ARN and PIN share some pathogenetic features. Few evidence [7, 13] suggest that mannitol together with bicarbonate have no advantage over fluid resuscitation in managing AKI due to rhabdomyolysis, and its use remains controversial. However, randomized controlled trials are lacking, and its beneficial effect cannot be excluded [14]. The rationale to use mannitol consists first in a washout effect, that flushes out intratubular necrotic debris [2]; second, in scavenger ability of hydroxyl and other free radicals [13], minimizing cells' injury through an antioxidant effect, and last, in vasodilatation and improvement of renal blood flow [15]. Although it is a long-standing drug, its benefits in haematuria-associated renal damage have not been established yet.

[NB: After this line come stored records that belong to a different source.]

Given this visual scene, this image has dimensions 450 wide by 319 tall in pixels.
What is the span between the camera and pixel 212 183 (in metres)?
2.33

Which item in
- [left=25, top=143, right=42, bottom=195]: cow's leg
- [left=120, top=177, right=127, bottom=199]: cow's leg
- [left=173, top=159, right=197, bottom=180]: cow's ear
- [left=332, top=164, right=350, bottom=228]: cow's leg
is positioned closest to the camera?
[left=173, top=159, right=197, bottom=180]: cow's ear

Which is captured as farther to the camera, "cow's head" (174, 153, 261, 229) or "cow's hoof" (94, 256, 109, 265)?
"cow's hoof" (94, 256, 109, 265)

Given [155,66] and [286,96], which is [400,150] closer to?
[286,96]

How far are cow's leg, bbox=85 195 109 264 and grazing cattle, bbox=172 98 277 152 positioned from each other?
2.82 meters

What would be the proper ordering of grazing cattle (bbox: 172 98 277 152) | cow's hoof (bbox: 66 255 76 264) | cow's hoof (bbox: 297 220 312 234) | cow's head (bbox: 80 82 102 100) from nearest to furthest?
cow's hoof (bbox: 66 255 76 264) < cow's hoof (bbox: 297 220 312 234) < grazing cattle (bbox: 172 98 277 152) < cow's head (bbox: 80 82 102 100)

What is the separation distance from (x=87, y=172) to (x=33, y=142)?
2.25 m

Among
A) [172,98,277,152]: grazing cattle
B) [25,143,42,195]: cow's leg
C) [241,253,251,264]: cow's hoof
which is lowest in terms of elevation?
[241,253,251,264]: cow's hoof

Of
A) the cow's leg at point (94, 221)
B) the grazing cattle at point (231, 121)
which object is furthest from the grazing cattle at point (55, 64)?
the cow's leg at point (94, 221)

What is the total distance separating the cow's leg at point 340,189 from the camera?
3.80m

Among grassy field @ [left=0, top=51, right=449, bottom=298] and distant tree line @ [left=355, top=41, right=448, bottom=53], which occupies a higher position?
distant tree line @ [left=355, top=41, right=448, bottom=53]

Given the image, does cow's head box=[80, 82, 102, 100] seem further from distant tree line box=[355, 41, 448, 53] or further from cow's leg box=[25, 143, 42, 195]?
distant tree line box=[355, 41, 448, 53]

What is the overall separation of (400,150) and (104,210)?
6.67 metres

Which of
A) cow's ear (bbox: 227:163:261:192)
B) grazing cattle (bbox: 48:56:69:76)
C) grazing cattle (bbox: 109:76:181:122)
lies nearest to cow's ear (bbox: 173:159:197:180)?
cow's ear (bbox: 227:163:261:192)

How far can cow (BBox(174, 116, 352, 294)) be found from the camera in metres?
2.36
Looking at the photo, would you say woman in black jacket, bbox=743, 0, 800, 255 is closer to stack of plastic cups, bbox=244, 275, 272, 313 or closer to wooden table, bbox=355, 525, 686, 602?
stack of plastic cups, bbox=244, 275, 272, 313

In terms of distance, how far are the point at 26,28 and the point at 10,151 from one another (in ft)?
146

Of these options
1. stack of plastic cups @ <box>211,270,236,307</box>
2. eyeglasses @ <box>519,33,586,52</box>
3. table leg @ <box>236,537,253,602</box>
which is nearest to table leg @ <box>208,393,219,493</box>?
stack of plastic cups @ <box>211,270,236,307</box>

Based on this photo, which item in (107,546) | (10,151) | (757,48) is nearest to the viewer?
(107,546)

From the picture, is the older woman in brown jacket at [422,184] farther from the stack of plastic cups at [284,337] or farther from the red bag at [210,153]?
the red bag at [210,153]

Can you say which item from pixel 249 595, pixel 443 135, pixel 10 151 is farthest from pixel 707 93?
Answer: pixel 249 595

To the best of our knowledge, there are 8 published case reports describing biopsy-proven dabigatran-induced RBC cast nephropathy. Three patients needed RRT, with only two patients with eventually full recovery of renal function. Among patients conservatively treated, sCr returned to the baseline value in three patients only [10, 11, 16–21]. In the contest of overanticoagulation in a subject on NOAC, haematuria suggests that ARN should be taken into account in differential diagnosis; renal biopsy plays a crucial role in this field. None of these patients was treated with mannitol and bicarbonate; in our patient, the sharp and progressive decrease of sCr shortly after their initiation suggests that they could be an option.

Although warfarin has a stronger association with renal events compared to NOAC, several cases have highlighted safety issues for kidney related to NOAC use. In patients on anticoagulants presenting with AKI and haematuria, ARN should be always considered. Once coagulopathy is reversed, performing a kidney biopsy is important to identify any form of renal disease. Mannitol together with sodium bicarbonate and steroids was associated with rapid improvement in renal function. Although only a multicentric prospective study could establish the best strategy for ARN, the combination therapy described in the present case could be informative.